*PROBLEMS TO WORK ON:*
(1) In the forum post, what has to be clicked before the looping stops with an error?
(2) From the forum post, repeat the portion between "Reputation: 23" and "all the comment.", inclusive, and swap every "bot" for "scraper".
(3) Turn the forum post's paragraph that begins "I'm working on Scraping" into a short bulleted list that keeps its main points.

*SOURCE PASSAGE:*
++++

Reputation: 23
I'm working on Scraping Mobile Legend Comment Data in https://play.google.com/. I want my bot to be able to scroll down by itself and load some comment as much as possible. After the bot finish that i want, this bot Scraping all the comment.
The Problem is when the bot do the infinite Scroll down and click the "Showmore" Button, somehow the second click of "Showmore" button gived me error ([7200:8128:0903/172837.024:ERROR:gpu_init.cc(441)] Passthrough is not supported, GL is disabled) and the looping is
break
.

++++

*MATERIAL PROVIDED:*
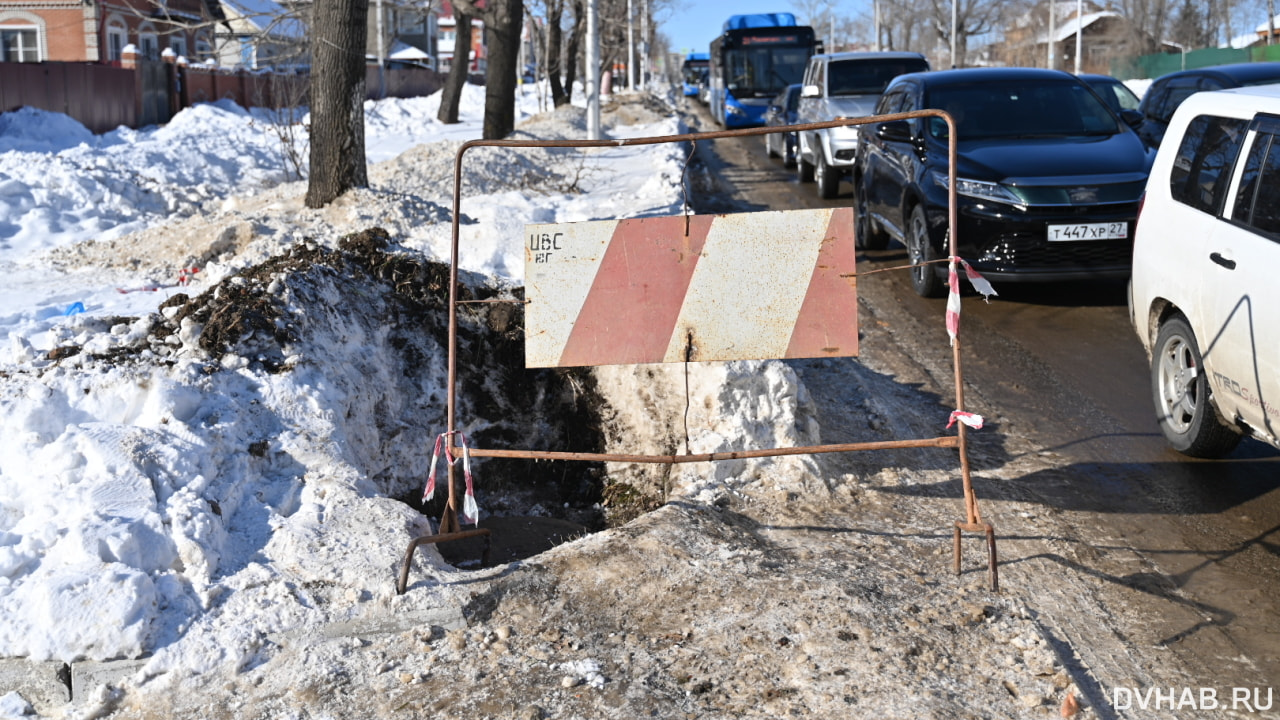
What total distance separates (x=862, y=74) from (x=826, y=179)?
2.33m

++++

*RESPONSES IN ORDER:*
(1) The "Showmore" button; the error comes on its second click.

(2)
Reputation: 23
I'm working on Scraping Mobile Legend Comment Data in https://play.google.com/. I want my scraper to be able to scroll down by itself and load some comment as much as possible. After the scraper finish that i want, this scraper Scraping all the comment.

(3)
- The work is scraping Mobile Legend comment data on https://play.google.com/.
- The bot should scroll down by itself and load as many comments as possible.
- Once that is done, the bot should scrape all the comments.